Meet the Stealthy Start-Up That Aims to Sharpen Focus of Entire Camera Industry
A Mountain View start-up is promising that its camera, due later this year, will bring the biggest change to photography since the transition from film to digital.
Ordinarily, I’m turned off by such hyperbole, but after having seen a demo from Lytro, that statement seems downright reasonable.
The breakthrough is a different type of sensor that captures what are known as light fields, basically all the light that is moving in all directions in the view of the camera. That offers several advantages over traditional photography, the most revolutionary of which is that photos no longer need to be focused before they are taken.
That means that capturing that perfect shot of your fast-moving pet or squirming child could soon get a whole lot easier. Instead of having to manually focus or wait for autofocus to kick in and hopefully center on the right thing, pictures can be taken immediately and in rapid succession. Once the picture is on a computer or phone, the focus can be adjusted to center on any object in the image, also allowing for cool artsy shots where one shifts between a blurry foreground and sharp background and vice versa.
“A really well composed light field picture can tell a story in a new way,” says Ren Ng, the company’s founder and chief executive (pictured above with an early prototype light field camera.
Lytro’s camera works by positioning an array of tiny lenses between the main lens and the image sensor, with the microlenses measuring both the total amount of light coming in, as well as its direction.
The technology also allows photos to be taken in very low-light conditions without a flash as well as for some eye-popping three-dimensional images to be taken with just a single lens. To view photos in full 3-D, users still need some sort of 3-D display, such as a 3-D phone, PC or television. However, even without such a display, a certain amount of 3-D is visible.
Once images are captured, they can be posted to Facebook and shared via any modern Web browser, including mobile devices such as the iPhone.
To get a glimpse of this, check out the photo above, as seen from two focal points or try changing the focus yourself on on the image embedded below. Once the photo has loaded, try clicking on different parts of the image to change the focus. (For those that really like this, I’ve included a few more images at the bottom of the story.) There is also a video interview with Ng where he explains the technology and shows it in action.
The interesting choice that Lytro has made is to go into the camera business itself, rather than license out its technology to established camera makers. It hopes to have a point-and-shoot model on sale later this year. The device will be “reasonably priced,” but Lytro didn’t offer further details.
“It will be a competitively priced consumer product that fits in your pocket,” Ng said.
Of course, going into the camera business means that Lytro has a lot of work ahead of itself.
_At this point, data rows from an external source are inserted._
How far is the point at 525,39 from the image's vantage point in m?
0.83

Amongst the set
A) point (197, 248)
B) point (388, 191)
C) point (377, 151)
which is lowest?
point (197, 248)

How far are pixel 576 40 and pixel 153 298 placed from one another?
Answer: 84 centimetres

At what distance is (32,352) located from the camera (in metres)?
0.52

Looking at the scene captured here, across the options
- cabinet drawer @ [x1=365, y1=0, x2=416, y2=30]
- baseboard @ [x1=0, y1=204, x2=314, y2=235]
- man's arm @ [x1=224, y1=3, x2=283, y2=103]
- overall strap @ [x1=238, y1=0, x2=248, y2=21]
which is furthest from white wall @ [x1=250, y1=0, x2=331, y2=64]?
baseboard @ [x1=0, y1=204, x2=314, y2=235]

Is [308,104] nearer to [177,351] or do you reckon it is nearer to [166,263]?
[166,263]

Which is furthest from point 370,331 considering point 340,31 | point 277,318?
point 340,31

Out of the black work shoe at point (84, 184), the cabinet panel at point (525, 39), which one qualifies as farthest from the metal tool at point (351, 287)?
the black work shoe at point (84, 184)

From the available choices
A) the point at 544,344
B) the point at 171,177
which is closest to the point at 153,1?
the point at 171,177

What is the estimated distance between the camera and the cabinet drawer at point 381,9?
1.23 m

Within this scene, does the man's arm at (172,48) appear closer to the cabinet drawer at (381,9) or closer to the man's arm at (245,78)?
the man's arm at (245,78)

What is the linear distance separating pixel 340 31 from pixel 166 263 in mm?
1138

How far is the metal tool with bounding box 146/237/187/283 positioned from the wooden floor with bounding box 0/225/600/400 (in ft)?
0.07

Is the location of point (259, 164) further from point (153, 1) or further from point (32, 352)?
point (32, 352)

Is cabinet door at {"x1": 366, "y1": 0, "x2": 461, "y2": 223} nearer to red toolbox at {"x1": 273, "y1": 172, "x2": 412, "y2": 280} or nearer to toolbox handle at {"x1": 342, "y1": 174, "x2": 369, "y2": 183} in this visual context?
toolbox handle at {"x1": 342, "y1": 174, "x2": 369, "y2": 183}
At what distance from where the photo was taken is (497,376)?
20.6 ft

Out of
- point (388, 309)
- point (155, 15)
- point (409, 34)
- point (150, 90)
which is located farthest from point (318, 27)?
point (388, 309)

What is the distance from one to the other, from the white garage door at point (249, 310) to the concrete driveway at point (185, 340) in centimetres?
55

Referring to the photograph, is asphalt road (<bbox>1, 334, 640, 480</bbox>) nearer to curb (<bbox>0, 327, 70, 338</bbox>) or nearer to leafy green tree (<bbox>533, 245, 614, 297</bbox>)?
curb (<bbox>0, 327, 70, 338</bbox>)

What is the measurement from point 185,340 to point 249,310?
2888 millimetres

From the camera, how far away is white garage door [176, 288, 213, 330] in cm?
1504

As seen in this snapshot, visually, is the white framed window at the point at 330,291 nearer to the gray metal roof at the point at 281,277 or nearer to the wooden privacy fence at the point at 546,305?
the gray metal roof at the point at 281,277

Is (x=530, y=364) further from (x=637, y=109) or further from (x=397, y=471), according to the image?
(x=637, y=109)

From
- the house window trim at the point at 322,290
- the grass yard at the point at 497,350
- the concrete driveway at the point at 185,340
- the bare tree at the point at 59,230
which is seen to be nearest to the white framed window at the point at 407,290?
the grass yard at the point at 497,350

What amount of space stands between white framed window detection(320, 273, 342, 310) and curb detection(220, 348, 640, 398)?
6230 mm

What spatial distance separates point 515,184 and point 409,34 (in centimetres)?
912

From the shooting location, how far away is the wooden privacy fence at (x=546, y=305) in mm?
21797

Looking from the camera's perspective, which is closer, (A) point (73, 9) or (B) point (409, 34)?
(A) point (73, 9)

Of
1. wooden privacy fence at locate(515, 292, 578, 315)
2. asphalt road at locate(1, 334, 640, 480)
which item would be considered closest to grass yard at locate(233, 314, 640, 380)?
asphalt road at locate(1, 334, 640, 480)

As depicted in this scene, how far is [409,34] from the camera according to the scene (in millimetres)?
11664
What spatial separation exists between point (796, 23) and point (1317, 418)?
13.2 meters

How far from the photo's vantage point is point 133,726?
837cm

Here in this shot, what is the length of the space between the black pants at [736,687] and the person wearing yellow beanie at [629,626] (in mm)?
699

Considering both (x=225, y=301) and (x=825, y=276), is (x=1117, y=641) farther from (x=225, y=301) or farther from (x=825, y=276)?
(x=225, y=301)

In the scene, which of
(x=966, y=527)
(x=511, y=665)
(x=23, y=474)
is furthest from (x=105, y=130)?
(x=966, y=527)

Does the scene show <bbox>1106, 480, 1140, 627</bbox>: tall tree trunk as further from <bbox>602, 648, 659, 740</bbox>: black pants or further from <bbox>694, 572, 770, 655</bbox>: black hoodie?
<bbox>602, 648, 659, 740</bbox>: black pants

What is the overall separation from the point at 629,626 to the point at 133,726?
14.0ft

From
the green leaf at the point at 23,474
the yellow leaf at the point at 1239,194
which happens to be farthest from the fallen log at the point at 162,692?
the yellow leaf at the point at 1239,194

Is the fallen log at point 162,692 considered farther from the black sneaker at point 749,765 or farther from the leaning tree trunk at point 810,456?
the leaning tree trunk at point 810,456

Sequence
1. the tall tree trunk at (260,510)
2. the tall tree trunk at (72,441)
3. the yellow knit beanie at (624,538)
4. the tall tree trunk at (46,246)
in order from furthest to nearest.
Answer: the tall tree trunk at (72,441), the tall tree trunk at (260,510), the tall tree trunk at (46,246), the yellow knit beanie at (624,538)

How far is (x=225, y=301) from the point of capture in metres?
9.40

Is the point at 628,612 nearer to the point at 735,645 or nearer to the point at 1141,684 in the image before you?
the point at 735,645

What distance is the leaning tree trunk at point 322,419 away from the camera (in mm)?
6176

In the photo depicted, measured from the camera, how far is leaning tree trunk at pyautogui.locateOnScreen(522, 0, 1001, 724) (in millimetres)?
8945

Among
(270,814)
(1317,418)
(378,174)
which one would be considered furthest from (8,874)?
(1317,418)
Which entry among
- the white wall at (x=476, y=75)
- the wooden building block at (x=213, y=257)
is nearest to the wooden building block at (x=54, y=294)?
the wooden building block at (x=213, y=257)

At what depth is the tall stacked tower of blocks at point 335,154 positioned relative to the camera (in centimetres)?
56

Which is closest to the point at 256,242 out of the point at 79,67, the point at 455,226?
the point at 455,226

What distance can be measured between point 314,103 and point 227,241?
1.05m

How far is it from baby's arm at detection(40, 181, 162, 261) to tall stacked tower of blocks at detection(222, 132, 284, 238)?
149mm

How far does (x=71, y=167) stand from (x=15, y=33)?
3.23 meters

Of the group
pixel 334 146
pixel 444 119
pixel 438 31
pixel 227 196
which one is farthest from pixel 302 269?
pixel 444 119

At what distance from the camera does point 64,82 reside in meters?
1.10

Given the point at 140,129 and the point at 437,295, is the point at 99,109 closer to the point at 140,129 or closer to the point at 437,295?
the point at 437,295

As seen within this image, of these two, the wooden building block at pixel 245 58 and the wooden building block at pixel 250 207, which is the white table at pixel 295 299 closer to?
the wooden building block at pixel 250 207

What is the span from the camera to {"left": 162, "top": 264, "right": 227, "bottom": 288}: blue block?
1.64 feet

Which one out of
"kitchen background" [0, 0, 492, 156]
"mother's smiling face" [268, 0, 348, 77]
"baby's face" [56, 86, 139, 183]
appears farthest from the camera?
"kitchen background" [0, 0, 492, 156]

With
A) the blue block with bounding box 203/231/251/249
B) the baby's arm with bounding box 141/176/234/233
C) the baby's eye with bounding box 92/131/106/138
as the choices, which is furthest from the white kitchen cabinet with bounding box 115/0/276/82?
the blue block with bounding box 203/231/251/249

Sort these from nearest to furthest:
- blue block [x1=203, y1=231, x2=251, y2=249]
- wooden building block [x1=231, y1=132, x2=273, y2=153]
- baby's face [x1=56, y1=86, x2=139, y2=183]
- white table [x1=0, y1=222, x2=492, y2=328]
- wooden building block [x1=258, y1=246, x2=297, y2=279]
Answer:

The company currently has about 45 employees, mostly in Mountain View, though it also has a few at a newly opened office in Hong Kong. To fund the effort, Lytro has raised roughly $50 million in funding over the past couple of years, most recently in a Series C round led by Andressen Horowitz. Early investors include Intuit’s Scott Cook, VMware’s Diane Greene and venture capitalist Charles Chi, who is now working at Lytro.
“Lytro’s breakthrough technology will make conventional digital cameras obsolete,” Andreessen Horowitz general partner Marc Andreessen said in a statement. “It has to be seen to be believed.”
Ng didn’t quite go that far in our interview, but he did say he hopes that Lytro will reinvigorate — and eventually transform — the entire camera industry. Digital cameras are still big business, to be sure, but many people are finding they are carrying their camera–especially those of the point-and-shoot variety a whole lot less.
In large part, that’s due to the rise of the smartphone. But Ng hopes Lytro will change all of that.
Lytro isn’t the only company pursuing camera technologies that go beyond the traditional snapshot. There are, of course, lots of 3-D cameras coming to market on cell-phones, notably the soon-to-ship Evo 3D from HTC and Sprint. Meanwhile, Adobe has also explored the implications of light field technology and its former CEO, Bruce Chizen, is on Lytro’s technical advisory board.
Light field technology was developed back in the 1990s, but initially required 100 cameras attached to a supercomputer. During his graduate studies at Stanford in the mid-2000s, Ng looked at how the technology could be both miniaturized and commercialized. After graduating, he founded the company now known as Lytro, which got seed funding back in 2007 and has been quietly working to get the technology mature enough for the consumer market.
The key will be how quickly–and at what price–Lytro can bring its technology to market. The company isn’t offering a lot of details, beyond confirming it plans to bring out its first camera later this year. That device, Ng said, will only take still-images, though there is the potential to use light field technology for videos, as well as for scientific and medical imagery down the road.